The Federal Reserve would be well advised to restrict its actions solely to providing liquidity in the global financial system. In particular, changes in the Fed's interest rate are not advisable until a new government is sworn in. In this respect, one should note that one explanation for the persistent spread between the treasury yields and the inter-bank lending rates (TED spread) could be that the private banks, unlike the Fed, are not willing to lend money at real interest rates that are negative. This is a legitimate point, and it suggests that in fact it could be the Federal Reserve that has read the interest rate situation wrong. Then again, buying of commercial paper, as announced today (October 7) is ill-advised. More importantly, it is nearly a dereliction of duty to have approached the United States Congress for permission to spend $700 billion six weeks before a Presidential election. Professor Benjamin Bernanke had disassociated himself from this plan during his Congressional testimony, in fact, going to the extent of saying that he is just a college Professor, and has not worked on Wall Street and does not have any personal connections in the finance industry. The consensus among academic economists (as expressed by Professor Kenneth Rogoff) seems to be that the United States has a lot of money to spend, perhaps referring to the fact that countries in the rest of the world had their currencies seriously devalued in comparable situations like the East Asia crisis, the Russian crisis, Mexican crisis and the Latin American crisis. But, I should point out that $700 billion is about 5% of the annual GDP of the United States.


Q10. What is really ailing the American financial system? Doesn't the government need to intervene to salvage the situation?

A. The real problem is that the common man and the individual investor expect an honest and trust-worthy functioning of government. As I mentioned in my "Update 3: Fire-sales, Bazookas and Hospitals" (dt. 8 Sep., 2008), 'What the taxpayers (and the voters) within the United States, along with investors all over the world, most need to see, at this moment, is that there is a functioning legal (and legitimate) framework within which the financial markets play the role of enabling the process of economic decision-making towards optimal allocations of scarce resources'. At present, decision making at the government level has been taken over by vested interests.
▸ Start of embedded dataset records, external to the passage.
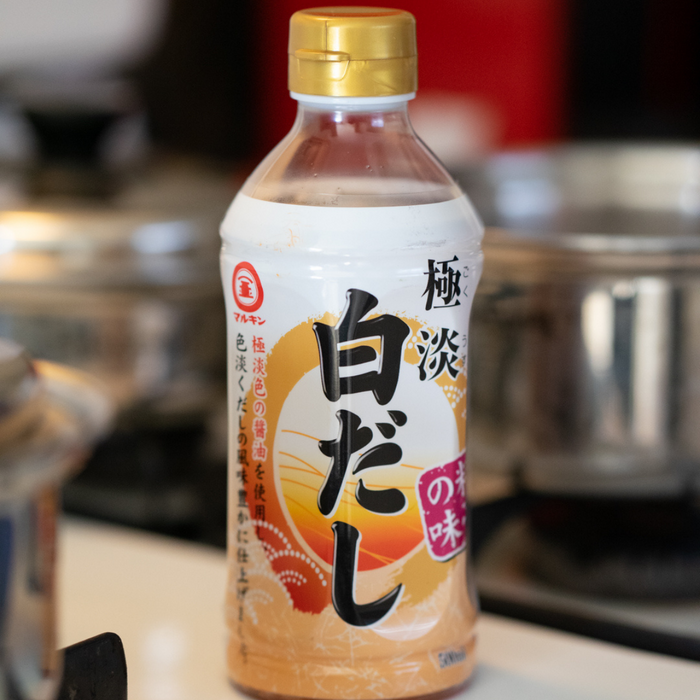 A bottle of shiro dashi surrounded by pots
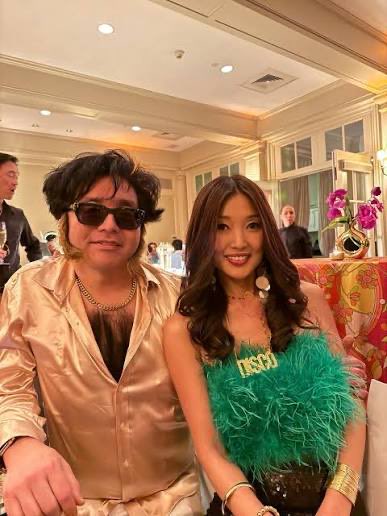 A man wearing sunglasses and a gold satin shirt poses alongside a woman in a green feathered dress at what appears to be a formal event.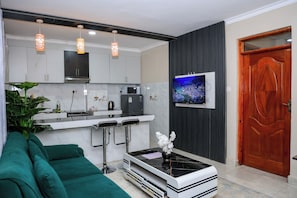 A modern kitchen with white cabinets, a black countertop, and a built-in microwave. There is a green sofa and a small table with a vase of flowers. - Stylish 1BR Apartment with Balcony Near JKIA & SGR (Nairobi)
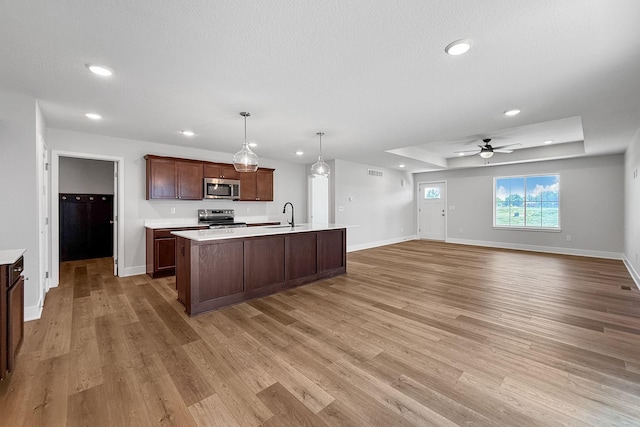 324 Veterans Blvd, Knoxville, IA 50138 - kitchen with appliances with stainless steel finishes, light countertops, light wood-style floors, recessed lighting, and a ceiling fan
Both the Presidential candidates have promised to curtail the greed on Wall Street. The democrats have been complaining about executive compensation for many years now, and they have proposed government regulations of the finance industry in the future. The Republican candidate, Senator John McCain has openly called for the firing of the SEC Chairman Christopher Cox, and for prosecuting any fraudulent activities on Wall Street. This situation has given great jitters to Wall Street. So, the power mandarins on Wall Street have figured that they need to get the most they can before the current administration goes out of office at the end of the year. This seems to be the most credible explanation for their political activities of the last two months. However, I am no expert in political science, and I am just making my own conclusions based on my reading the news. The reader should consult a Political Science Professor on this question. My own point is that the government authorities have very little credibility, especially after the hilarious testimony to the US Congress two weeks ago. What is really ailing the American financial system, it seems to me, is a vacuum in the political leadership. Thus the role of the government in the current financial crisis should be minimized as much as possible until a new government is sworn in. The world runs on democratic principles much more than it does on fear of bazookas.